### WHAT THE EXERCISE ASKS
The answer must be the full listing, word for word, with no pictures in it.
(WORKING DATA)
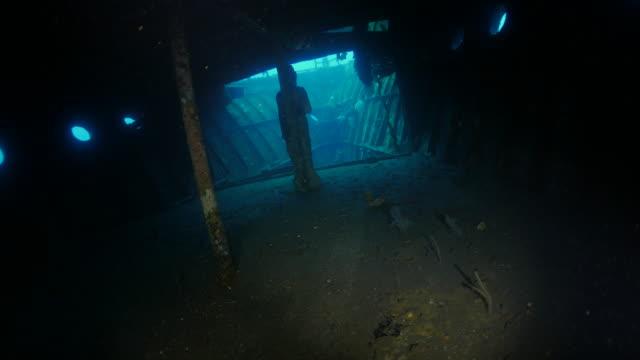 в кабине бога кораблекрушение подводный (4k - кораблекрушение стоковые видео и кадры b-roll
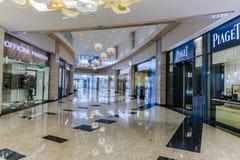 Arranha-céus interiores em Abu Dhabi, Emiratos Árabes Unidos imagens de stock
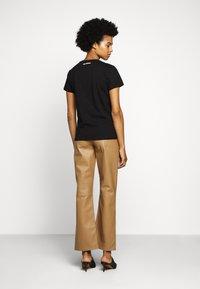 KARL LAGERFELD - PROFILE RHINESTONE TEE - T-shirt z nadrukiem - black - 2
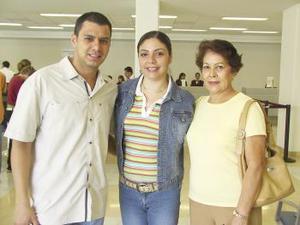 Flor Díaz viajó a Granada, Baja California y fue despedida por Jorge  y Leticia Aragón.
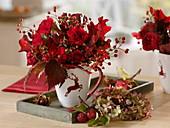 Roter Herbststrauß : Rosa (Rose, Hagebutten), Blätter von Quercus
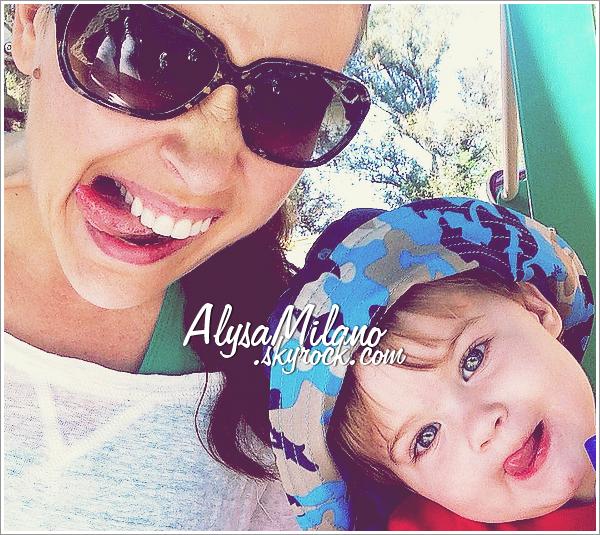 . Alyssa a post�e une nouvelle photo d'elle et de Milo : � Funny Faces ! �.ommmmmmgggg, ils sont tellment beaux tout les deux! Les yeux de Milo, c'est une vrai merveille ! *-*
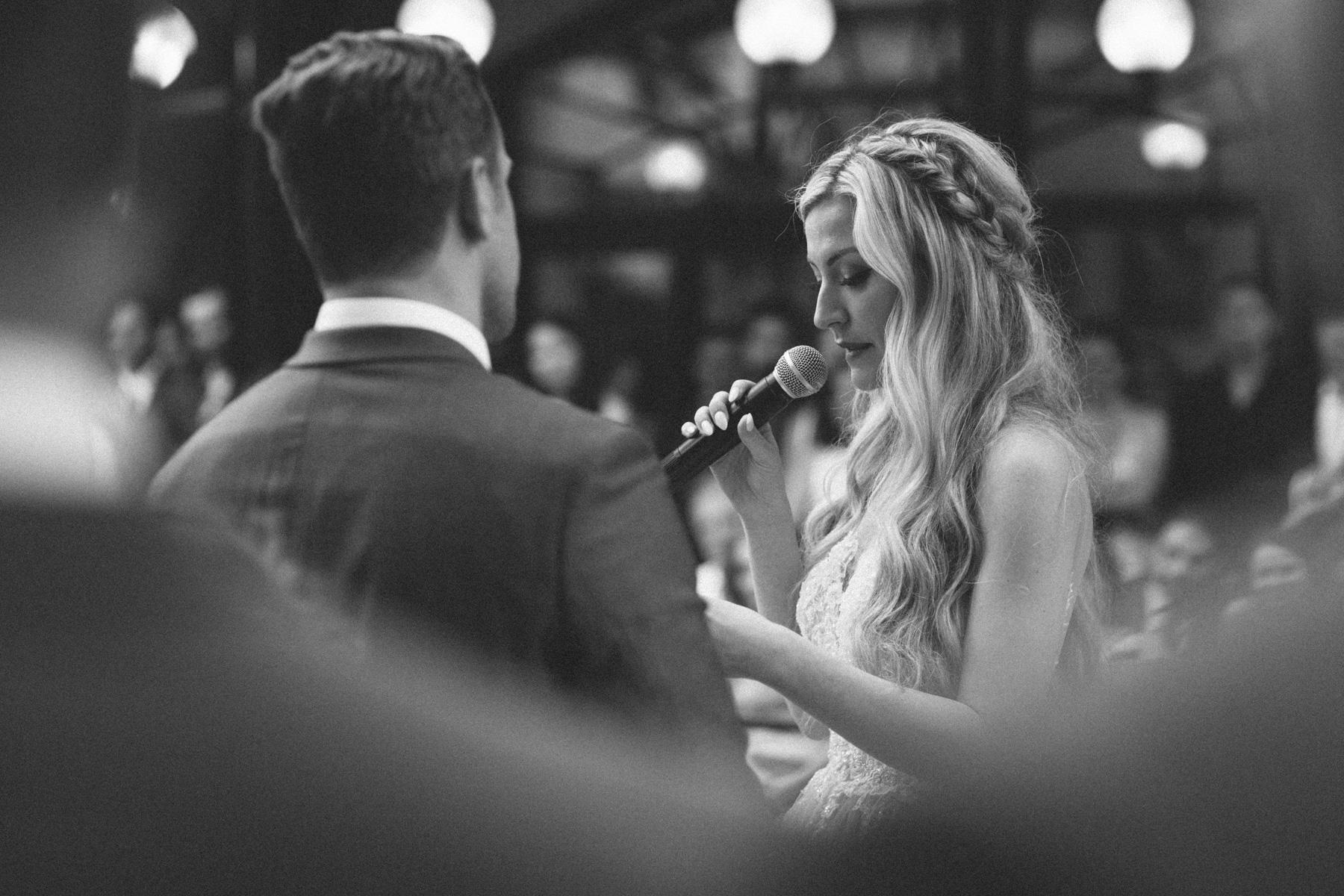 La-Maquette-wedding-by-Toronto-modern-wedding-photographer-Sam-Wong_29.jpg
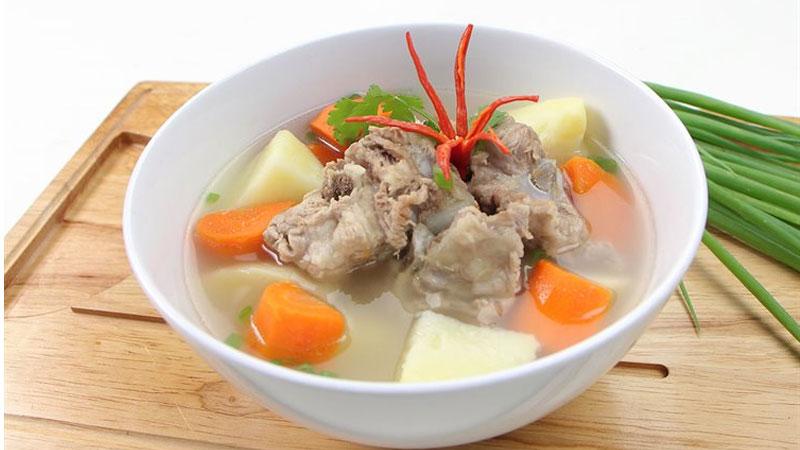 Canh cà rốt khoai tây nấu xương - món chốt hạ ngọt thanh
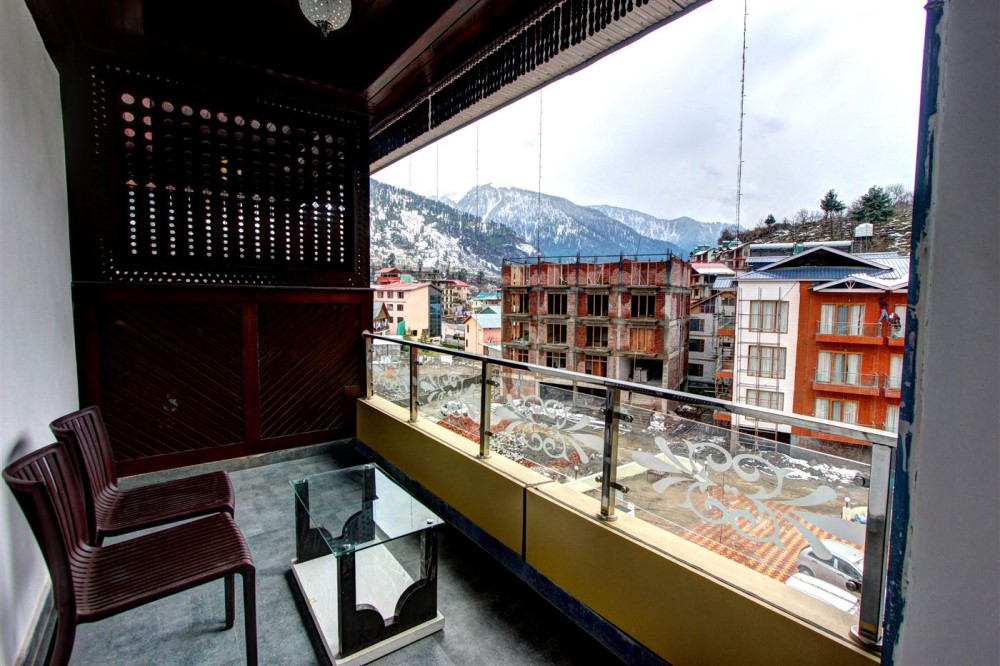 4 star hotel the moniker resort manali for Health spa vacation packages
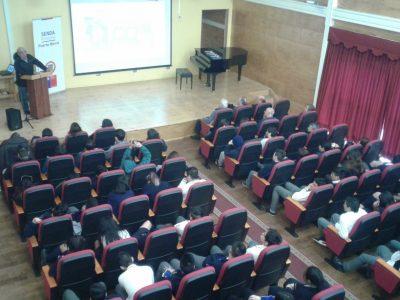 """Con """"Voces de Esperanza"""" promueven prevención del consumo de drogas y alcohol en Puerto Montt"""
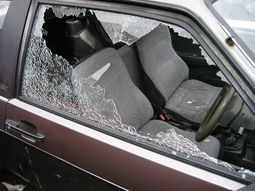 Tips for replacing a broken car window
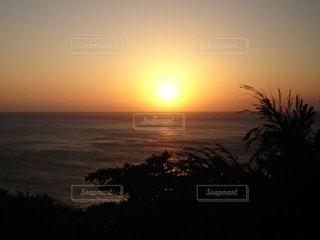 夕日の爆発の写真・画像素材[2887573]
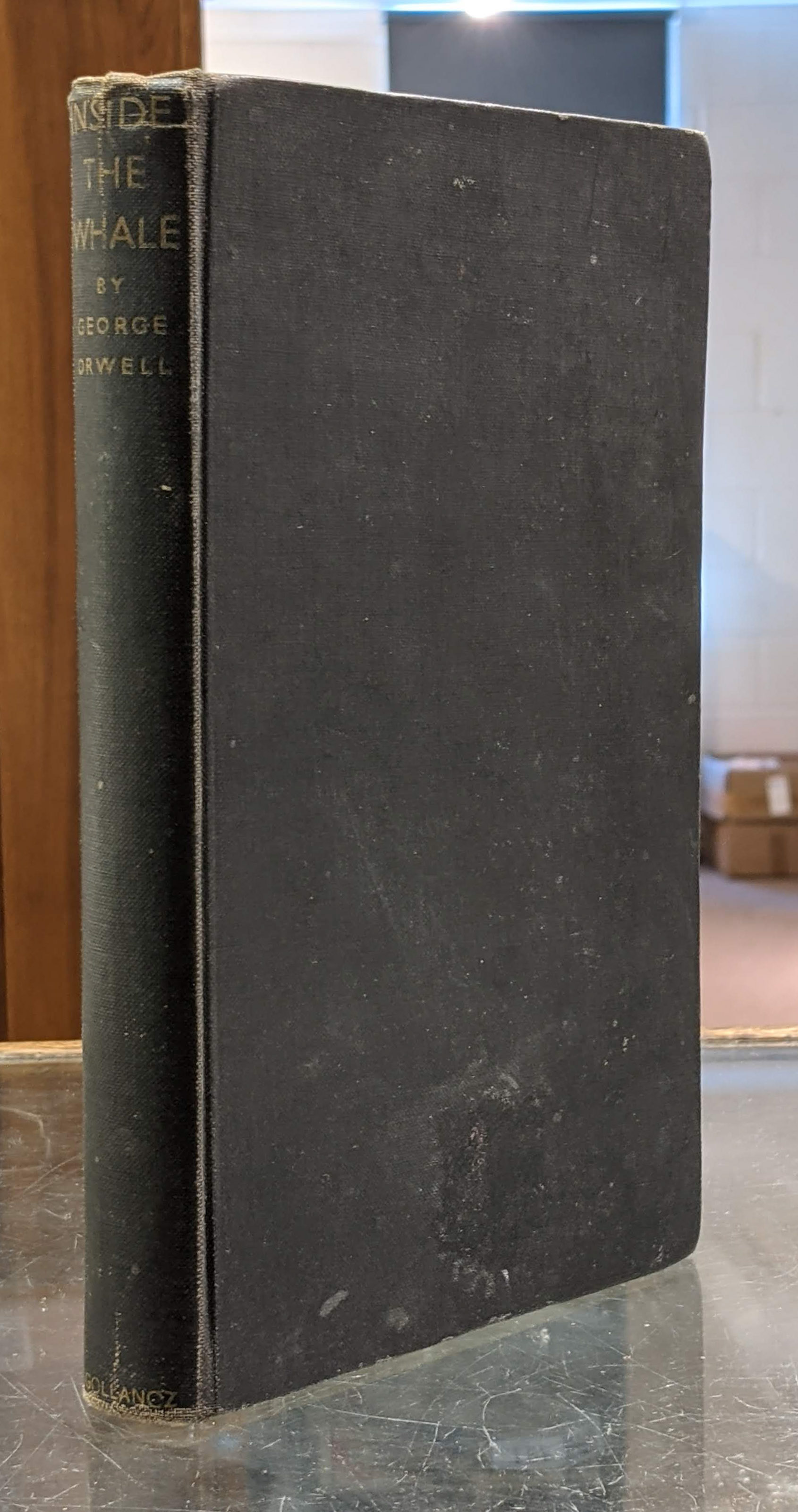Orwell (George). Inside the Whale and other essays, 1st edition, 1940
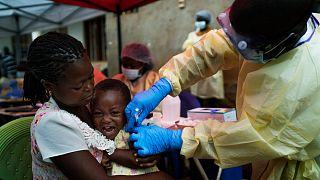 نجاح جهود مكافحة الموجة الثانية من وباء إيبولا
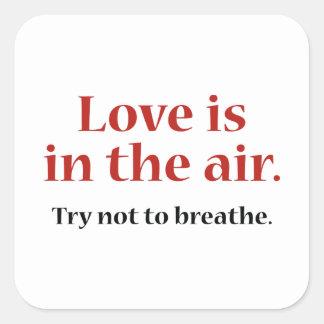 El amor está en el aire pegatina cuadrada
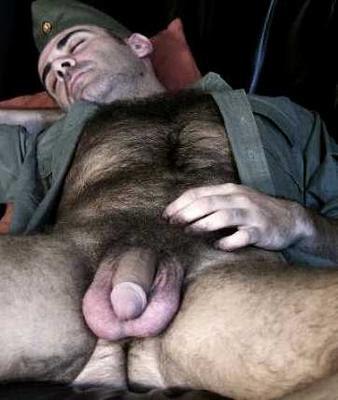 Fotos de soldados machos gays nu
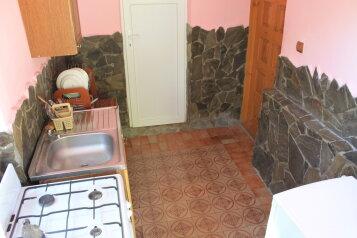 Двухкомнатный дом 5мин,до моря с личной площадкой  для отдыха,мангал, комнаты смежные., 60 кв.м. на 5 человек, 2 спальни, Красномаякская улица, Симеиз - Фотография 2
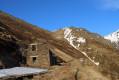 Ruine d'un barraquement aux mines de Pala Bidaou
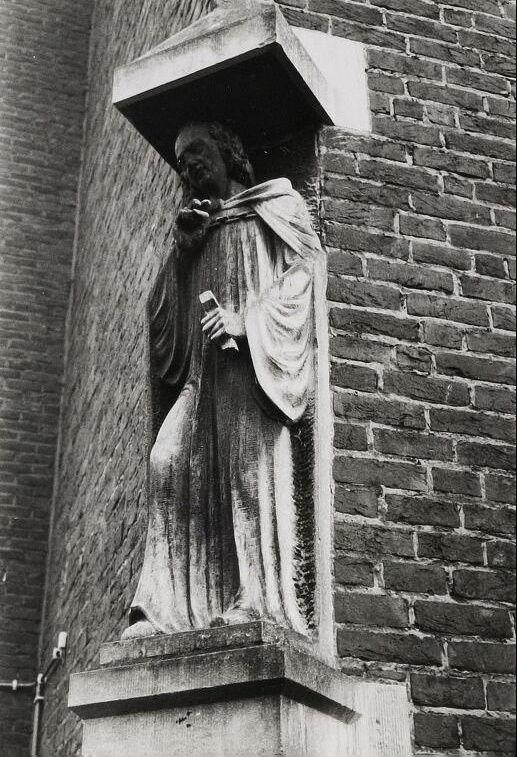 Doelstraat 1 (De schakel)gevelbeeld 1935-1936 nu standbeeld in tuin pastoriegebouw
(End WORKING DATA)
### RESULT OF THE TASK
 в кабине бога кораблекрушение подводный (4k - кораблекрушение стоковые видео и кадры b-roll
 Arranha-céus interiores em Abu Dhabi, Emiratos Árabes Unidos imagens de stock
 KARL LAGERFELD - PROFILE RHINESTONE TEE - T-shirt z nadrukiem - black - 2
 Flor Díaz viajó a Granada, Baja California y fue despedida por Jorge  y Leticia Aragón.
 Roter Herbststrauß : Rosa (Rose, Hagebutten), Blätter von Quercus
 . Alyssa a post�e une nouvelle photo d'elle et de Milo : � Funny Faces ! �.ommmmmmgggg, ils sont tellment beaux tout les deux! Les yeux de Milo, c'est une vrai merveille ! *-*
 La-Maquette-wedding-by-Toronto-modern-wedding-photographer-Sam-Wong_29.jpg
 Canh cà rốt khoai tây nấu xương - món chốt hạ ngọt thanh
 4 star hotel the moniker resort manali for Health spa vacation packages
 """Con """"Voces de Esperanza"""" promueven prevención del consumo de drogas y alcohol en Puerto Montt"""
 Tips for replacing a broken car window
 夕日の爆発の写真・画像素材[2887573]
Orwell (George). Inside the Whale and other essays, 1st edition, 1940
 نجاح جهود مكافحة الموجة الثانية من وباء إيبولا
 El amor está en el aire pegatina cuadrada
 Fotos de soldados machos gays nu
 Двухкомнатный дом 5мин,до моря с личной площадкой  для отдыха,мангал, комнаты смежные., 60 кв.м. на 5 человек, 2 спальни, Красномаякская улица, Симеиз - Фотография 2
 Ruine d'un barraquement aux mines de Pala Bidaou
 Doelstraat 1 (De schakel)gevelbeeld 1935-1936 nu standbeeld in tuin pastoriegebouw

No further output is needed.